I wasn't quite sure what he was about there. I think there are a couple of different things - firstly AI making a breakthrough on the fundamental laws say combining quantum mechanics with gravity which would be interesting but I don't think was really what he meant. The other thing is using robots and the like to produce better and more stuff which I think he was thinking about though that's more engineering really.
Rutherford said that "all science is either physics or stamp collecting." In his view, a field either explains the underlying mechanisms of the universe (physics) or it simply collects and labels data without real understanding (stamp collecting).
Carr was saying, in a hand-wavy way, that we'll see a step-change in technological advancement when AI innovation in physics bears fruit, and that other applications of AI are less likely to be as transformative.
I had no idea Jimmy Carr was a graduated physics student! Surely he's not just some comedian who is talking about a subject he doesn't truly understand and then trying and convince others that his level of knowledge is far greater than those that study this subject.
Way cool!
The topic of physics. I'm hoping that A.I. can give us the math and the physics for a breakthru yielding FTL.
I know government spying ranks very high in the list of concerns for a lot of people here. Personally I feel that crime and disease are a very concrete and current real threat, while government spying is a very abstract potential risk that ranks quite low for me. I'm more likely to work in someplace like Flock to solve crime, or to found a company that measures the spread of infectious disease through such 'spying' mechanisms.
I understand that we live in peace times and that there might exist authoritarian regimes in the future that could misuse government powers, is that what it comes down to? We should keep governments weak so that they cannot hurt us in case they go rogue? Reducing crime and disease is a goal that needs to be resigned to in order to avoid paying the apparently worse price of government abuse?

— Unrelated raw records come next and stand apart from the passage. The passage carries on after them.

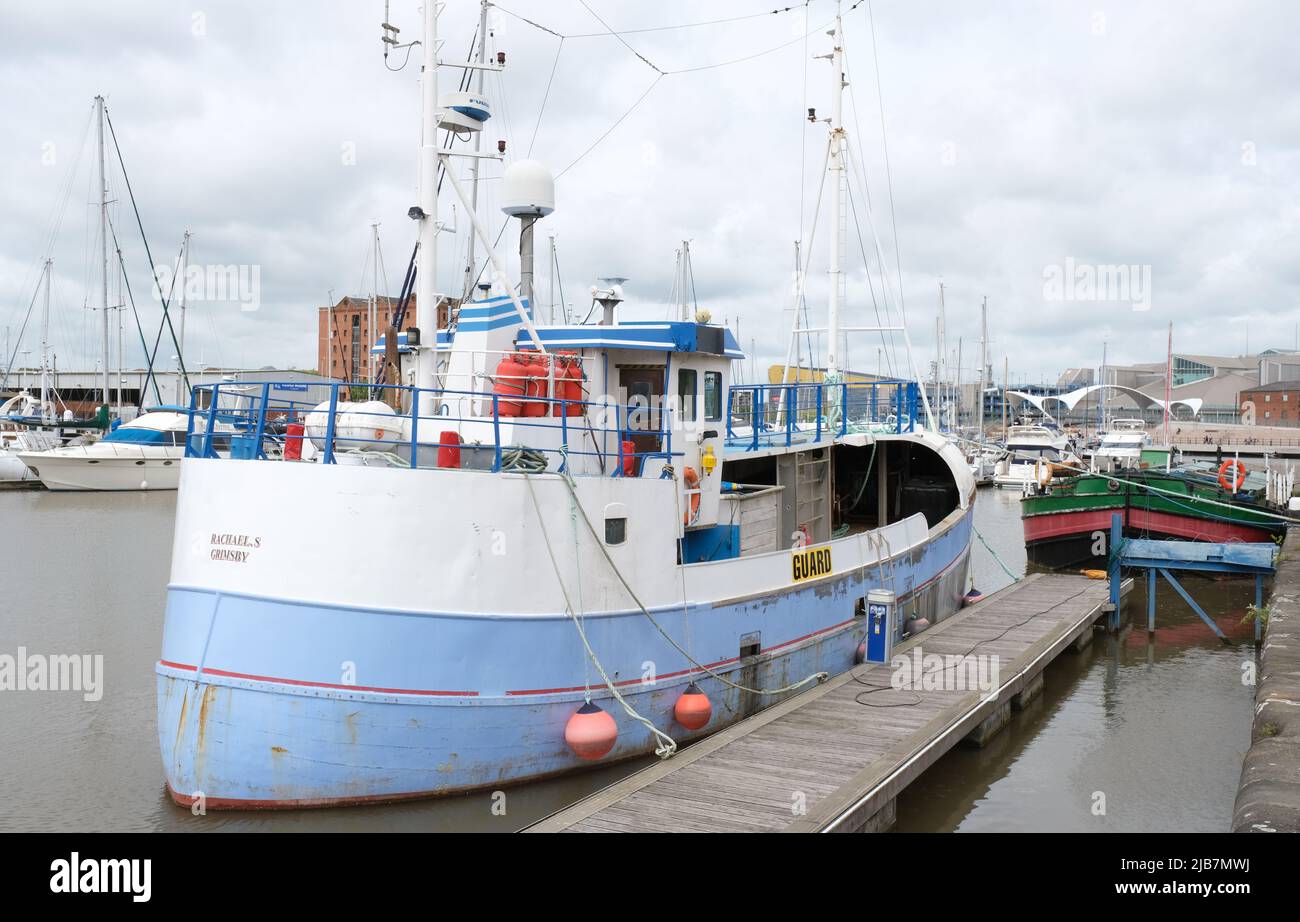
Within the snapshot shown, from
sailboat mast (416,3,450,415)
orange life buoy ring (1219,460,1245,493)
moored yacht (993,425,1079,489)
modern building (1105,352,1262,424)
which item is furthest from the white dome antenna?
modern building (1105,352,1262,424)

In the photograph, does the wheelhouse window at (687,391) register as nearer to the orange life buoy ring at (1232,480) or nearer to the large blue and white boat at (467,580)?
the large blue and white boat at (467,580)

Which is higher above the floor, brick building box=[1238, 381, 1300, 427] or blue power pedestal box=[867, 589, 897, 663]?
brick building box=[1238, 381, 1300, 427]

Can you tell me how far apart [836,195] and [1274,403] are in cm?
9486

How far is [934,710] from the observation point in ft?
38.3

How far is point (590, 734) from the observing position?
979 centimetres

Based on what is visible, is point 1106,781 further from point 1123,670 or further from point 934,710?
point 1123,670

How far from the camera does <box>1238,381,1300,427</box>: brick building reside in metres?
94.1

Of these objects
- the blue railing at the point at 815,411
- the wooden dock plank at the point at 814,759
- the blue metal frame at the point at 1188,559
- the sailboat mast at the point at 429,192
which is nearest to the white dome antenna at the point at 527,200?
the sailboat mast at the point at 429,192

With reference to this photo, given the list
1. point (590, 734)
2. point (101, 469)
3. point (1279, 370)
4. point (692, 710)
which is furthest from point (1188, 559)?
point (1279, 370)

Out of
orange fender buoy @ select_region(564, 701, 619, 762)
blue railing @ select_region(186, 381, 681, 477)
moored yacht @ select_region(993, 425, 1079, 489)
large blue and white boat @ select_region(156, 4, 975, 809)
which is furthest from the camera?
moored yacht @ select_region(993, 425, 1079, 489)

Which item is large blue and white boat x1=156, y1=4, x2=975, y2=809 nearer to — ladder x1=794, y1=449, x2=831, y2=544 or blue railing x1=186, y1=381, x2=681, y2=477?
blue railing x1=186, y1=381, x2=681, y2=477

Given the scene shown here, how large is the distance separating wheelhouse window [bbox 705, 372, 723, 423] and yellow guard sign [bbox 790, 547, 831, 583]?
222 cm

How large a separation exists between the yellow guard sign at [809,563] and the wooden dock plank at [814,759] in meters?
1.39

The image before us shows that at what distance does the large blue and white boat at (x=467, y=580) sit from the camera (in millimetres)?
9008
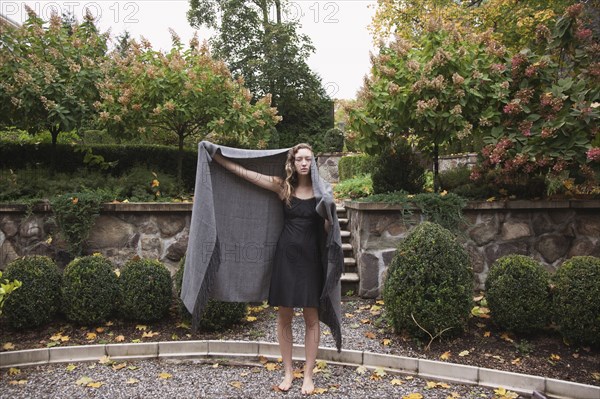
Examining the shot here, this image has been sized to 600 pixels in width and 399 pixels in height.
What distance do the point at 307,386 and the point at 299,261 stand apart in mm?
944

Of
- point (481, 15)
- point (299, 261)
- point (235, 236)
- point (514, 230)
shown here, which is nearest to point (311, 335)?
point (299, 261)

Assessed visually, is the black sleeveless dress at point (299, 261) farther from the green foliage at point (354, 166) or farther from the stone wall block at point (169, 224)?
the green foliage at point (354, 166)

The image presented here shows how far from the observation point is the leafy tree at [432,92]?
18.2 ft

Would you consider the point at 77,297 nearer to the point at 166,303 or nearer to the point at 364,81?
the point at 166,303

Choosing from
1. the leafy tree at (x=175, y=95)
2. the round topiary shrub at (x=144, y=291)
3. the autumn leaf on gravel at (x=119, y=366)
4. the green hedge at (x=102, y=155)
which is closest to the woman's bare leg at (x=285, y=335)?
the autumn leaf on gravel at (x=119, y=366)

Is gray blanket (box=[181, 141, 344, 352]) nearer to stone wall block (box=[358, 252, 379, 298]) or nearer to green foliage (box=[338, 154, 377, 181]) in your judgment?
stone wall block (box=[358, 252, 379, 298])

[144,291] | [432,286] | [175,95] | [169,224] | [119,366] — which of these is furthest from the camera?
[175,95]

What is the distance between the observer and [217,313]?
4.64 m

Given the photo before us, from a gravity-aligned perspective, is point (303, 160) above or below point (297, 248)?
above

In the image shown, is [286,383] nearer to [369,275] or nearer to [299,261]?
[299,261]

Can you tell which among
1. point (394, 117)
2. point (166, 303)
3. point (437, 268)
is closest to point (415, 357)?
point (437, 268)

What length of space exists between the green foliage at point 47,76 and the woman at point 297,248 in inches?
152

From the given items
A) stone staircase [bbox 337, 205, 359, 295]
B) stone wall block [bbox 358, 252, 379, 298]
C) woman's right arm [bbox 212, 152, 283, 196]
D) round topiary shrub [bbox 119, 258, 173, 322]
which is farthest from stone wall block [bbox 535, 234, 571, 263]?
round topiary shrub [bbox 119, 258, 173, 322]

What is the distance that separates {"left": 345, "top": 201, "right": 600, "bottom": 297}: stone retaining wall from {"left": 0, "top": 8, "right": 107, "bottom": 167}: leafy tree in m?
3.94
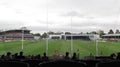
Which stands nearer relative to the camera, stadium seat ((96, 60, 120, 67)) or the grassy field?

I'd rather we join forces by agreeing that the ideal is an all-seeing system that doesn't abuse their powers, can't we have the cake and eat it too? Or in the inverse, I'd rather we join forces on the basis that governments that abuse their powers are an enemy of crime and disease reduction, because they give a legitimate reason to destroy these powers that could be used for good.
There's a lot of talk about mission-driven companies to avoid future corruption. I'd be more than willing to fight for some mission driven protections that would avoid a company subverting the original mission of a company. But it's really hard to define what that corruption would be and even harder to make something that would be resistant to the government that charters the company itself, I think the bottom line is that I have a base feeling that pathogens and criminals are a greater threat than police and government, which feels like a huge political divide that is hard to surmount, but hopefully there's a way to keep the conversation open rather than pretend half of the world is the enemy of each other.

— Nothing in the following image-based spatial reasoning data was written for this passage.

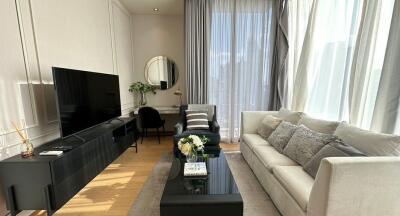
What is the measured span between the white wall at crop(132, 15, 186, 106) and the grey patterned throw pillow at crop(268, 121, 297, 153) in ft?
9.42

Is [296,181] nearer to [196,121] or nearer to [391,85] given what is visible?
[391,85]

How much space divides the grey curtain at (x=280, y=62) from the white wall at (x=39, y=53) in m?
3.45

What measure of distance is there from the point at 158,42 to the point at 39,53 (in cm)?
307

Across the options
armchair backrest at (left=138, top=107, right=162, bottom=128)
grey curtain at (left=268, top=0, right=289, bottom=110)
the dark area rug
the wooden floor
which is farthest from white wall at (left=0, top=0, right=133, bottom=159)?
grey curtain at (left=268, top=0, right=289, bottom=110)

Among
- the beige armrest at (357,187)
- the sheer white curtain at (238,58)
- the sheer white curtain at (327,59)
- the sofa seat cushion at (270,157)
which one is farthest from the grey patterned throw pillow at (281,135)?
the sheer white curtain at (238,58)

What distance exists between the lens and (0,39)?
1.70 metres

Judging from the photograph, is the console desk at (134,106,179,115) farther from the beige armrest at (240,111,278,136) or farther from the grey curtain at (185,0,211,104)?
the beige armrest at (240,111,278,136)

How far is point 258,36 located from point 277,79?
1.01m

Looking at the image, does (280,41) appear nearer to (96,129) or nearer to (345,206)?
(345,206)

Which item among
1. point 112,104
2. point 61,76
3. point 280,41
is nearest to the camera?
point 61,76

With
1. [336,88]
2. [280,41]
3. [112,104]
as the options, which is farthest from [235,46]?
[112,104]

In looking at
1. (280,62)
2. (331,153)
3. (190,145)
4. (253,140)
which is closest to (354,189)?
(331,153)

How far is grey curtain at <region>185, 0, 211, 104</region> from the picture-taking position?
406 centimetres

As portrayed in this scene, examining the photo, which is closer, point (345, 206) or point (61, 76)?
point (345, 206)
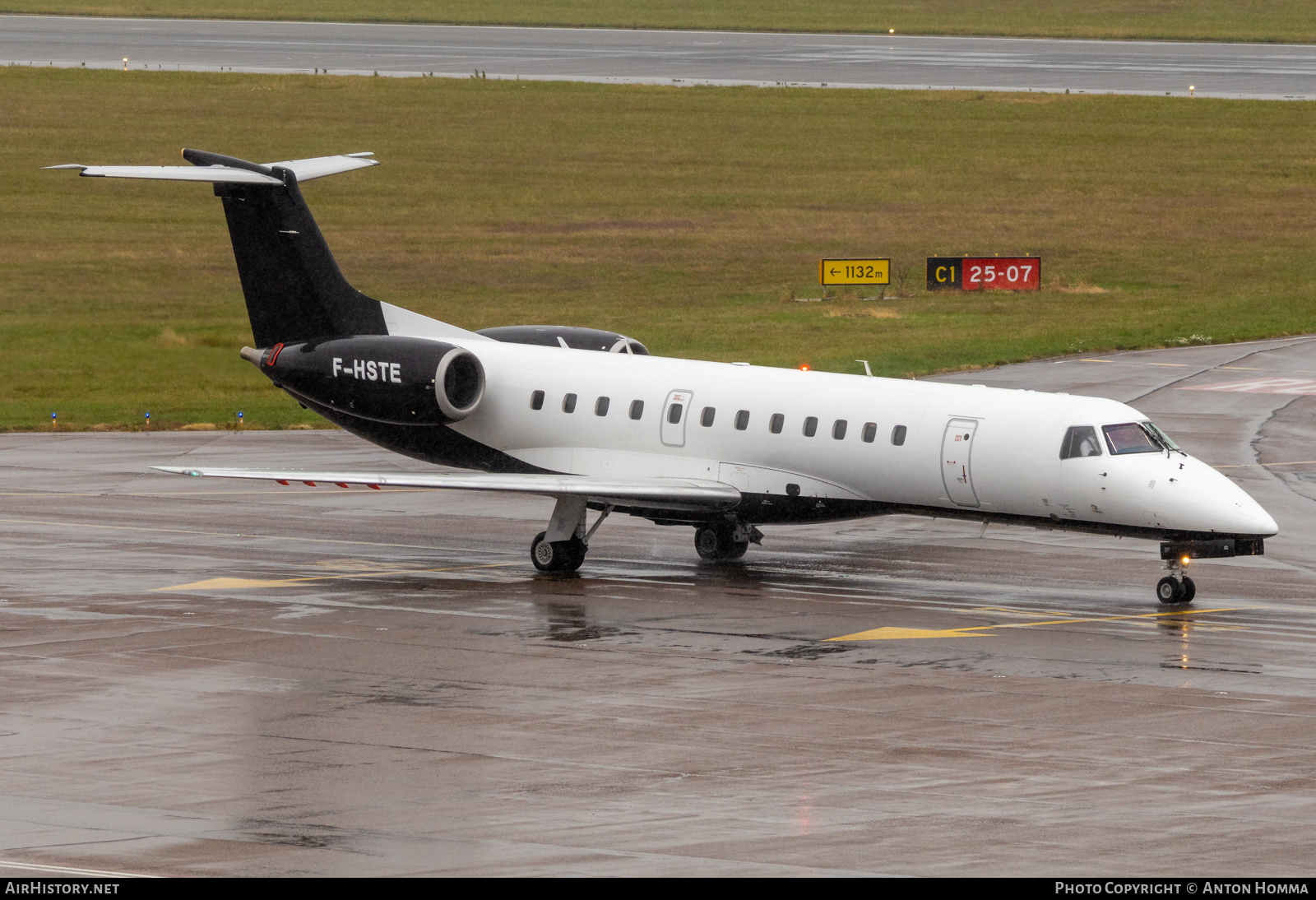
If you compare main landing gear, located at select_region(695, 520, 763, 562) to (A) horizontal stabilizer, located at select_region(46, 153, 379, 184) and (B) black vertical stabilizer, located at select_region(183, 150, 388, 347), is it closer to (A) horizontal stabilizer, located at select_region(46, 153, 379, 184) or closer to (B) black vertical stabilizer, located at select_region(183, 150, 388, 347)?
(B) black vertical stabilizer, located at select_region(183, 150, 388, 347)

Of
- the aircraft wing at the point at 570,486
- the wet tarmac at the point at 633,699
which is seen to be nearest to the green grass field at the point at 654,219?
the wet tarmac at the point at 633,699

Don‘t know where you are living but in the US this scenario of ‘there might be an authoritarian regime in the future’ has become reality faster than most people believed it could.
I think people worry too much about spying or information collecting because they associate it with bad stuff like the example Carr gave of the Nazis being better able to round up the jews in Holland because they had better record keeping. But I'm sure lots of countries had good record keeping but didn't do mass murder. It's the murder that's the problem.
Going forward computer systems are going to have a lot of information on everyone - I don't think you can stop that. But the murdering people thing is what you want to try to stop. We could be doing better. Trump and Putin are not a great example - Putin kills a bunch of Ukrainians to take their land and Trump's main reaction is to shout at them to surrender the land as long as he gets some business deals out of it rather than shunning Putin. Ah well.
Hope we can get AI to behave in a peaceful way rather than being an immortal Hitler/Stalin. At least by default they seem quite peaceful but I'm sure some people will try to make them evil.